Verilen Görevler:
1. 12 Dev Adam yazısına göre şu soruların yanıtları nedir?
(a) Takım Çin karşısında kaç sayı yedi?
(b) Yunanistan maçının yıldızı kim oldu?
(c) Sırbistan maçının son çeyreğinde 10 sayı atan oyuncu kimdi?
2. 12 Dev Adam yazısını iki cümleyle nasıl özetlersiniz?

Okuma Parçası:
::::
14 Eylül 2010 Salı

Rüya Gibi...

Her 12 Dev Adam yazımda belirtiyorum bunu ama gerçekten de Polonya'daki hazırlık kampından dönüşte takımın hali pek bir içler acısı gelmişti bana. Sonrasında gelişen akıl almaz sürecin sonunda kendimizi 12 Eylül akşamı ''Alemin Kralı'' A.B.D karşısında final oynarken bulduk.

Finale kadar gelişen süreç aslında hep yapmamız gereken şeylerden oluşuyordu. Savunma dozajının sertliğini öyle bir ayarladı ki takım, Çin karşısında yalnızca 40 sayı yediler ki tam 54 yıl sonra bir dünya şampiyonasında bir takım 41 sayıyı bulamadı. Grubun en önemli iki maçı Rusya ve Yunanistan maçlarıydı ve iki maçı da yine savunma performanslarıyla kazandık. Rusya maçında Kerem Gönlüm sorumluluk alarak takımı diri tutarken, Yunanistan maçının yıldızı Ersan İlyasova oldu. Bir sonraki Porto Riko maçı Milli Takım'ın grupta en zorlandığı karşılaşma oldu ama üçüncü çeyreğin ortalarında 10 sayı geriye düşen takımın maçı kazanacağından da bir hayli emindim. Zaten son topa bıraktığımız tek grup maçı da Porto Riko maçı oldu. Gruptan 5 galibiyetle hasarsız çıkılınca otomatikman hem özgüven hem de moral tavan yaptı ve vites kendiliğinden yükseldi. Fransa maçı da bu paralelde daha hava atışından birkaç dakika sonra bitti. Fransa ne yaparsa yapsın direnemeyeceğini herhalde ilk çeyreğin sonunda anlamıştır. Slovenya bizi ürküten bir rakipti ancak o maçta daha ilk çeyrekte bitti hatta bir ara fark 28 sayılara falan çıktı. Sırbistan maçı bizim takımın finali oldu aslında. Objektif olmak gerekirse, daha iyi oynayan, daha organize olan taraf Sırbistan'dı ama bu kez de Kerem Tunçeri'nin bireysel yeteneği ortaya çıktı. Son çeyrekte 10 sayı attı ki, son sayısı zaten 0.5 saniye kala gelmişti ve Sırpların ipini çekmişti. Finale çıkınca mental olarak büyük bir rahatlama geldi takıma. Genç A.B.D takımına karşı oyunun hiç bir anında direnemedik. Savunma dozajını sertleştirdiklerinde potaya bakamadık ve neticesinde ''rahat'' bir mağlubiyet aldık.
::::
Veri Satırları:
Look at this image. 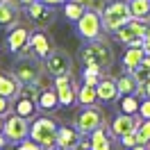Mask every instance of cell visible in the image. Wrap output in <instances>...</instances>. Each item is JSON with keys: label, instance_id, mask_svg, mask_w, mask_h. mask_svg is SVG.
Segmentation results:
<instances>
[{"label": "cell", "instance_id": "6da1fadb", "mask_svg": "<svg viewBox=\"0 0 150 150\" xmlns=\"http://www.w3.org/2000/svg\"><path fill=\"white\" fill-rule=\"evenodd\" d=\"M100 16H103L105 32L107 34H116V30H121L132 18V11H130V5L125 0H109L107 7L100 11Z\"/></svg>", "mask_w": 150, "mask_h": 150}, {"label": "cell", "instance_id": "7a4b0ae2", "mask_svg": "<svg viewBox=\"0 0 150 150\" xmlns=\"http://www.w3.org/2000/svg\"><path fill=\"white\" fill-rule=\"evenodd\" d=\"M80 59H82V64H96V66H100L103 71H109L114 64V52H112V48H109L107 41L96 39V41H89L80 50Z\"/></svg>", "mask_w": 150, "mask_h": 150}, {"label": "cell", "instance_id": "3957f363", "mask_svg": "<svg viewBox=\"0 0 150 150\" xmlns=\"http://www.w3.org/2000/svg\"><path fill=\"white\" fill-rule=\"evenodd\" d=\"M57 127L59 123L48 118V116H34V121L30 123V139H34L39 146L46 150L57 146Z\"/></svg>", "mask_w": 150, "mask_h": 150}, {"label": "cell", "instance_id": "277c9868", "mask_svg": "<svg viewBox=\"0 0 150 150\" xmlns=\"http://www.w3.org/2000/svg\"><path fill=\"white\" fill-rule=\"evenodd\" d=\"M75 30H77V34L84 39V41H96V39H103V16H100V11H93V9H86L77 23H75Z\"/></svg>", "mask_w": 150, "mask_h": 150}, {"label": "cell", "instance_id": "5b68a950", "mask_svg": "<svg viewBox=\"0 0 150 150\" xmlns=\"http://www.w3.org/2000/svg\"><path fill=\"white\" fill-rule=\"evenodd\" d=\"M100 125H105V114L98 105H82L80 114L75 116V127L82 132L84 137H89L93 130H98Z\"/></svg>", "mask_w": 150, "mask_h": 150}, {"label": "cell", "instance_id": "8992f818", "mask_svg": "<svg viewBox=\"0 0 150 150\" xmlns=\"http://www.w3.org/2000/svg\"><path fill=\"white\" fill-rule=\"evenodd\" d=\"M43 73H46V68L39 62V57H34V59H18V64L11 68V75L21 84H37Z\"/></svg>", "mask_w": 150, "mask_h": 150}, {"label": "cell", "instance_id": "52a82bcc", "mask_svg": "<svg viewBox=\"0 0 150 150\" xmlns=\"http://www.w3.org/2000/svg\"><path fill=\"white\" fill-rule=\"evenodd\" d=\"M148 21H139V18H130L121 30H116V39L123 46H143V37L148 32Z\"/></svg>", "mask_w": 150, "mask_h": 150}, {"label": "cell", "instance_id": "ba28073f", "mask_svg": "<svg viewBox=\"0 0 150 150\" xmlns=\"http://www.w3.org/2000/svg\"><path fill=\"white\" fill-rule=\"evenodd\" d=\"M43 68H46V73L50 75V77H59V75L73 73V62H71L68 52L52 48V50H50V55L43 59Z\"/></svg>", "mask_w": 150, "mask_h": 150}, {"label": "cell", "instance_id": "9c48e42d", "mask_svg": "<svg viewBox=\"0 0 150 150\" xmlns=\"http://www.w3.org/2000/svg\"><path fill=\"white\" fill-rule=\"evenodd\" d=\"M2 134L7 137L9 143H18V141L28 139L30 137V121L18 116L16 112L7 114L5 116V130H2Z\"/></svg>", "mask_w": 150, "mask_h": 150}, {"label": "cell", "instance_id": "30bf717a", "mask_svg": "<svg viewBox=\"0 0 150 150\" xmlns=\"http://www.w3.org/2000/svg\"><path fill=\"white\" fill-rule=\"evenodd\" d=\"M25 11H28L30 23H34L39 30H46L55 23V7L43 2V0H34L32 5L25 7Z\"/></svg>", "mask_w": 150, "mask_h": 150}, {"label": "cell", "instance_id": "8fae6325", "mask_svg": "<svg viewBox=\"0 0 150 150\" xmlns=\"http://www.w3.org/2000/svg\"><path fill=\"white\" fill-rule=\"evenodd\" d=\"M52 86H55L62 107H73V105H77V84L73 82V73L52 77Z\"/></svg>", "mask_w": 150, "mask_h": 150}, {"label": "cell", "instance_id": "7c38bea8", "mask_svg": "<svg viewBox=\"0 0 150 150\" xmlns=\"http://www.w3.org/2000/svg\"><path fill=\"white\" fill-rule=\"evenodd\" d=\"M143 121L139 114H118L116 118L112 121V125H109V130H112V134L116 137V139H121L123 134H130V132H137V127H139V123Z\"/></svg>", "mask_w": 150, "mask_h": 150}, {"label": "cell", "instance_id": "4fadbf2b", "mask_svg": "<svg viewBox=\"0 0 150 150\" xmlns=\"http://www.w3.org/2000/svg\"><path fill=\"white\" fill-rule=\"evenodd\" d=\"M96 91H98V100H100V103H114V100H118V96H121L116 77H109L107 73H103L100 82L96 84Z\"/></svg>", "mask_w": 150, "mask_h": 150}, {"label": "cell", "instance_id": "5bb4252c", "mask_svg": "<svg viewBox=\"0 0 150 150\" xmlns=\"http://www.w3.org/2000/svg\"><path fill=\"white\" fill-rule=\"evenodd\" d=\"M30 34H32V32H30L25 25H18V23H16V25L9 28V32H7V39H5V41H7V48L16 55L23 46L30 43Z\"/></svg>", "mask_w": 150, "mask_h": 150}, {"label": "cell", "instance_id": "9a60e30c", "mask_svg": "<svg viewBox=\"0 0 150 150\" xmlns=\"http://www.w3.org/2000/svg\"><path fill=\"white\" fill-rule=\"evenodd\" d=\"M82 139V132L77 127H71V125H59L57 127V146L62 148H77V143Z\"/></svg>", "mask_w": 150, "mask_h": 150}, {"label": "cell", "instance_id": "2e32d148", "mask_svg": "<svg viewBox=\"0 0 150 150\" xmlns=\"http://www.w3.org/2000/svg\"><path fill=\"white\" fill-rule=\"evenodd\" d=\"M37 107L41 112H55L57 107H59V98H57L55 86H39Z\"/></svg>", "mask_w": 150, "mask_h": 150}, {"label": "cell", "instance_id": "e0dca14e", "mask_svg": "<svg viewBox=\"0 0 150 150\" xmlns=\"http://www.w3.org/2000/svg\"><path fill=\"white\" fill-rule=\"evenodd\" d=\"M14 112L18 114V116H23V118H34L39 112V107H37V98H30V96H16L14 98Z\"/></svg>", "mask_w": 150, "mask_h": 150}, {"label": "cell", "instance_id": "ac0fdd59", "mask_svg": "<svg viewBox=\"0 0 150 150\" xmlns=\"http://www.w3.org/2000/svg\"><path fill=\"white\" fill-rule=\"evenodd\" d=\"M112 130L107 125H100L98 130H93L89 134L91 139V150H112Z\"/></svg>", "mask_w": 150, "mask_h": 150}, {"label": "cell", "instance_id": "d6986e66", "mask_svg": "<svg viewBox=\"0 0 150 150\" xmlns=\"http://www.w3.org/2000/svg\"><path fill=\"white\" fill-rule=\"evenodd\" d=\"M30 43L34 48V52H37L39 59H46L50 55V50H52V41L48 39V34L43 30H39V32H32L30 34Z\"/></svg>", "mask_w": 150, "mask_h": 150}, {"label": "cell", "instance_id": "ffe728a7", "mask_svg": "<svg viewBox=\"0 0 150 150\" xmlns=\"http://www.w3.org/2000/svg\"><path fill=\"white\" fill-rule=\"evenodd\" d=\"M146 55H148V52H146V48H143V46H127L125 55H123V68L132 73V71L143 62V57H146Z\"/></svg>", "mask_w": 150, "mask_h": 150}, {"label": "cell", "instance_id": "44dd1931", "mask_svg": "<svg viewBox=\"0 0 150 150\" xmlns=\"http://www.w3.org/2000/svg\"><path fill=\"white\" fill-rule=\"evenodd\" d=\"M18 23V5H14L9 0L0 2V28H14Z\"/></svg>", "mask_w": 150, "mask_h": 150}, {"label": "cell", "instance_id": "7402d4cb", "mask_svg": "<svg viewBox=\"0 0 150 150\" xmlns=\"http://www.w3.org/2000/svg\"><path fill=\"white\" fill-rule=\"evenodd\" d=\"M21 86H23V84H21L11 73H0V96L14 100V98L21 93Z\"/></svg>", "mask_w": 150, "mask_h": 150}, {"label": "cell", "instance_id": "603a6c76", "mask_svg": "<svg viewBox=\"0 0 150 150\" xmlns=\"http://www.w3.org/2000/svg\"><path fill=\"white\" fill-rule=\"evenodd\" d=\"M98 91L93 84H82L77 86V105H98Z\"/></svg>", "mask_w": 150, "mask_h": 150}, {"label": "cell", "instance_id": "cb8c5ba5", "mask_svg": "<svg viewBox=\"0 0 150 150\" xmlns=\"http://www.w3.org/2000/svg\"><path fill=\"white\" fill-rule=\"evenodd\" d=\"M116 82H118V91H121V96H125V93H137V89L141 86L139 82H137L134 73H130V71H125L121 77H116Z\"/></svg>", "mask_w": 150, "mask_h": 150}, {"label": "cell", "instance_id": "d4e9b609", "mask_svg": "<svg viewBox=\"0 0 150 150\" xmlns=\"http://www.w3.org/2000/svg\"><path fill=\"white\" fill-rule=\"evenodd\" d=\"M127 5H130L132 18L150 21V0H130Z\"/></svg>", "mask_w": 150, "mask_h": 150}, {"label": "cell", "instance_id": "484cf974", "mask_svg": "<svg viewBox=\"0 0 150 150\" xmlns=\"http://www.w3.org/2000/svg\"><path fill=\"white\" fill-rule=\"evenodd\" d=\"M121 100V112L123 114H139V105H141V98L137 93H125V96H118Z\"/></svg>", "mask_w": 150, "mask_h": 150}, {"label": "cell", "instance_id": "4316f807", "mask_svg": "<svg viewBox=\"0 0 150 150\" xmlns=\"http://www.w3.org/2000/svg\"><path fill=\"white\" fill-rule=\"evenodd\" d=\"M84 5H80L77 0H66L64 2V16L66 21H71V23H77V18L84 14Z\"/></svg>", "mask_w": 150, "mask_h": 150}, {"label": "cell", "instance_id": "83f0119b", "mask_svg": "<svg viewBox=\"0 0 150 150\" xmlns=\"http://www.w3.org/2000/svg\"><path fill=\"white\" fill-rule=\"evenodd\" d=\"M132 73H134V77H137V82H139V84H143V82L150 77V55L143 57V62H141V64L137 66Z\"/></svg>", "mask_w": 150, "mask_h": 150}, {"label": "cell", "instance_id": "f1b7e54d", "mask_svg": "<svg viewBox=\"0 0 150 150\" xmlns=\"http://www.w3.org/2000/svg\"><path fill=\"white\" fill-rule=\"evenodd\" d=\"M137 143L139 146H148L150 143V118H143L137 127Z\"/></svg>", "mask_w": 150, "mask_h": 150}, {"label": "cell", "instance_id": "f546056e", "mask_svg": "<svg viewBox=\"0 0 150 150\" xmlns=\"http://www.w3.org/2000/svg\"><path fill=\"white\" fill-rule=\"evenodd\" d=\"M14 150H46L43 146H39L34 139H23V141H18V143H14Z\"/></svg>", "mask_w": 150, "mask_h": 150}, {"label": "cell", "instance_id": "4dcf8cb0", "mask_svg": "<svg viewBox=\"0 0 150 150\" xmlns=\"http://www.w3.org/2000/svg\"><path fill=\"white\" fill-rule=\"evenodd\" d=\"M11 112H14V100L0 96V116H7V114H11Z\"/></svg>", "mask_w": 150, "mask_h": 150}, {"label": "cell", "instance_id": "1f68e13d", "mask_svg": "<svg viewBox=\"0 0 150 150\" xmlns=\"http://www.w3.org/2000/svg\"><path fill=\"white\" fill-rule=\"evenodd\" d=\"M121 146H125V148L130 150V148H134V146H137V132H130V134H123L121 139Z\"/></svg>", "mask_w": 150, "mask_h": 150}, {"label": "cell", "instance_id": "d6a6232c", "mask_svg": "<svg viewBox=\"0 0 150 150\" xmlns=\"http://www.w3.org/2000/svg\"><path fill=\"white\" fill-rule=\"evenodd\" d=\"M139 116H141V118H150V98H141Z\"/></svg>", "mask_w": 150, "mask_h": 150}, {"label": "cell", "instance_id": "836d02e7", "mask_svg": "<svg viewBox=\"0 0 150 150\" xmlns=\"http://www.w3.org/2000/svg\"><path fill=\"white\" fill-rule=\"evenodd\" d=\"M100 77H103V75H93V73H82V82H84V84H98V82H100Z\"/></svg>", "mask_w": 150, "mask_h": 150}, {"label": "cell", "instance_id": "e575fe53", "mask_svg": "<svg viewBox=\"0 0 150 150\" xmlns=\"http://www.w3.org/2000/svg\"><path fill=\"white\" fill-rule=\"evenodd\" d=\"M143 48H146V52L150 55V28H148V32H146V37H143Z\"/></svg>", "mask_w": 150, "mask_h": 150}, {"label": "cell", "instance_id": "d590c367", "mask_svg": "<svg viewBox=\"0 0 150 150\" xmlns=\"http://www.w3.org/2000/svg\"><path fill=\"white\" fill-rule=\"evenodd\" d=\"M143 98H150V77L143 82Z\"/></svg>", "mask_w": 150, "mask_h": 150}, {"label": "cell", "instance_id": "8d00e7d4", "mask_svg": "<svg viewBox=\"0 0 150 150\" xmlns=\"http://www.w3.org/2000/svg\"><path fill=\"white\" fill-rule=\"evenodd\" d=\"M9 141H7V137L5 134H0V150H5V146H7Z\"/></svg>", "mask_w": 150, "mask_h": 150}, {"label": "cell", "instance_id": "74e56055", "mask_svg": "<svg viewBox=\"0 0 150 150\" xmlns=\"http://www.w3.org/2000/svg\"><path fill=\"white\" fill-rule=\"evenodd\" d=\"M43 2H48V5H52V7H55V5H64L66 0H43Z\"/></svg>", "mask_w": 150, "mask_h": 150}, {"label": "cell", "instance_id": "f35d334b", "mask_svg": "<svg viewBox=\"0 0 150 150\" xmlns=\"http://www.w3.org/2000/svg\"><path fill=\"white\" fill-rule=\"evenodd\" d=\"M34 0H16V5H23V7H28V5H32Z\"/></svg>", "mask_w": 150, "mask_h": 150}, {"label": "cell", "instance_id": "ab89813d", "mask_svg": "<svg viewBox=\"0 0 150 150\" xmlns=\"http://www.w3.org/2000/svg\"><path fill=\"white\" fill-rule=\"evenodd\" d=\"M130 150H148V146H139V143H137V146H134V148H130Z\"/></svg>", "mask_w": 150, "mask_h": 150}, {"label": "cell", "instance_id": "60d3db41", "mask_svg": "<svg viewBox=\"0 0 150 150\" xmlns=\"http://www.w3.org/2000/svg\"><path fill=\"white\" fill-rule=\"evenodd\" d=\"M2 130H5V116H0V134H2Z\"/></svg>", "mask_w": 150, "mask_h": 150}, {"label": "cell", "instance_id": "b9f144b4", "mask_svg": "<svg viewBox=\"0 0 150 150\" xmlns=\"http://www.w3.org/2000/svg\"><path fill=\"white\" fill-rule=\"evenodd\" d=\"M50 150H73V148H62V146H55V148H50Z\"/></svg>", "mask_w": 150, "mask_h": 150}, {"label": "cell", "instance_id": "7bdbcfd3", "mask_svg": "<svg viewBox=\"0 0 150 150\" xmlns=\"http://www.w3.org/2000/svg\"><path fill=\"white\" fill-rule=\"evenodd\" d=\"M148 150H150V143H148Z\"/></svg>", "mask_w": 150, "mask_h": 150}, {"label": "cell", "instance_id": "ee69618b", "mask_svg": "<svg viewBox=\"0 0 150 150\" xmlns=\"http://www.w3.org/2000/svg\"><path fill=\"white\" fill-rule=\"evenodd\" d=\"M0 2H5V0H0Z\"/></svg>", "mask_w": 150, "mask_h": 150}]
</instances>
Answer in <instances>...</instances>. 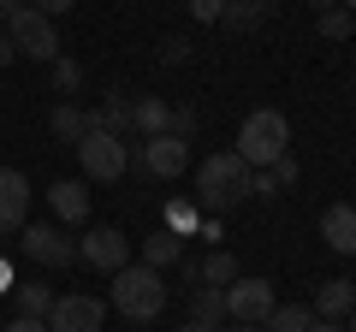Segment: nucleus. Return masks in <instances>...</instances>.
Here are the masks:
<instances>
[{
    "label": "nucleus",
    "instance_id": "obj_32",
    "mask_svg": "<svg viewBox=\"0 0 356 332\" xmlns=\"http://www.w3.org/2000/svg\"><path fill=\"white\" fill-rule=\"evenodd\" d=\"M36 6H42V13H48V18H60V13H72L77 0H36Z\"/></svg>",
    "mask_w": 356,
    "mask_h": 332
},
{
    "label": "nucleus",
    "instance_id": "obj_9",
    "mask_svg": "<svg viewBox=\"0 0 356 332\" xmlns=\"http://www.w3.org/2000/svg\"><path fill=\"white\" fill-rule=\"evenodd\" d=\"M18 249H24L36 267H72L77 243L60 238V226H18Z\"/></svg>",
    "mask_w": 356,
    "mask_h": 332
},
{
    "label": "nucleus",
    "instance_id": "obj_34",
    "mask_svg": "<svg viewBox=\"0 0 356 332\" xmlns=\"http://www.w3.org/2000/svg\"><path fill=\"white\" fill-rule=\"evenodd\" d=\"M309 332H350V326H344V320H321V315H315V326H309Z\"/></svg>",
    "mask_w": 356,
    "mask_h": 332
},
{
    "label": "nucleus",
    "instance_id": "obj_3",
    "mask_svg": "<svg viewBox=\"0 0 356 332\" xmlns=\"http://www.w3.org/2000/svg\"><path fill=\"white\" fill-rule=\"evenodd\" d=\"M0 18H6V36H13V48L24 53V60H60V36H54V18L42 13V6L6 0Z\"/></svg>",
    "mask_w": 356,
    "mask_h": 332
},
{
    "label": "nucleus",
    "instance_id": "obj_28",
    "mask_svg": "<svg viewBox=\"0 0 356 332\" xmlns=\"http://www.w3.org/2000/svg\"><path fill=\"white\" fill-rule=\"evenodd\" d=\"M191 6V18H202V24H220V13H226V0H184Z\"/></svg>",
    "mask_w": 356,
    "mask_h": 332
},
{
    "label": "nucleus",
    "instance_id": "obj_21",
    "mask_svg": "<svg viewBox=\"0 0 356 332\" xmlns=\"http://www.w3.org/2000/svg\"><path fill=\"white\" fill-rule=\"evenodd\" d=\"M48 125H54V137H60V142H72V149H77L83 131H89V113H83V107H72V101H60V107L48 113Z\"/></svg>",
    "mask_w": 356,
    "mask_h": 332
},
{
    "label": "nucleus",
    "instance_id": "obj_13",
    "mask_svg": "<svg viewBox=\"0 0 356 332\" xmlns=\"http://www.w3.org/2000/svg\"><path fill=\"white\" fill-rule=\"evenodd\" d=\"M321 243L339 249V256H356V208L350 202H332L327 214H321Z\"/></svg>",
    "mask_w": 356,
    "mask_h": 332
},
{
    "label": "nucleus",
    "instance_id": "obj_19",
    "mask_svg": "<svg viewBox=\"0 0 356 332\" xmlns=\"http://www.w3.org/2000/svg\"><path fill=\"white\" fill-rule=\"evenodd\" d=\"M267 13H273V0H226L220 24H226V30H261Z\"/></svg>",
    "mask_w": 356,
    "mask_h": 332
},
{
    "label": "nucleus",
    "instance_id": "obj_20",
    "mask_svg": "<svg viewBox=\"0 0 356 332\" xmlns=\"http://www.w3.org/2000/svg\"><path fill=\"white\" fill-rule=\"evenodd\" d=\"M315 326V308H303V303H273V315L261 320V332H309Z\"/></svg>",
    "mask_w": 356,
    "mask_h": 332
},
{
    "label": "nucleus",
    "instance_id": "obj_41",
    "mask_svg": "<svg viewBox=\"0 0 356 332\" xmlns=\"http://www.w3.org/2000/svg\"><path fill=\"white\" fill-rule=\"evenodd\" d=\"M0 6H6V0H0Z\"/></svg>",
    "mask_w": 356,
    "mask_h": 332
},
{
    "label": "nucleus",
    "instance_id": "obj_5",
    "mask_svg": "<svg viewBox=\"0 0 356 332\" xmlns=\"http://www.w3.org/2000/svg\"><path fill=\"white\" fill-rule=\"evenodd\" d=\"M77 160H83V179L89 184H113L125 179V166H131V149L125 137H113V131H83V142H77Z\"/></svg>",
::::
Alıştırma Yanıtları:
1.
(a) 40 sayı.
(b) Ersan İlyasova.
(c) Kerem Tunçeri.

2. Polonya'daki hazırlık kampından dönüşte yazara içler acısı görünen takım, savunma performansıyla gruptan 5 galibiyetle hasarsız çıktı, ardından Fransa, Slovenya ve Sırbistan'ı geçerek 12 Eylül akşamı finalde A.B.D ile karşılaştı. Finalde genç A.B.D takımına oyunun hiçbir anında direnemeyen takım "rahat" bir mağlubiyet aldı.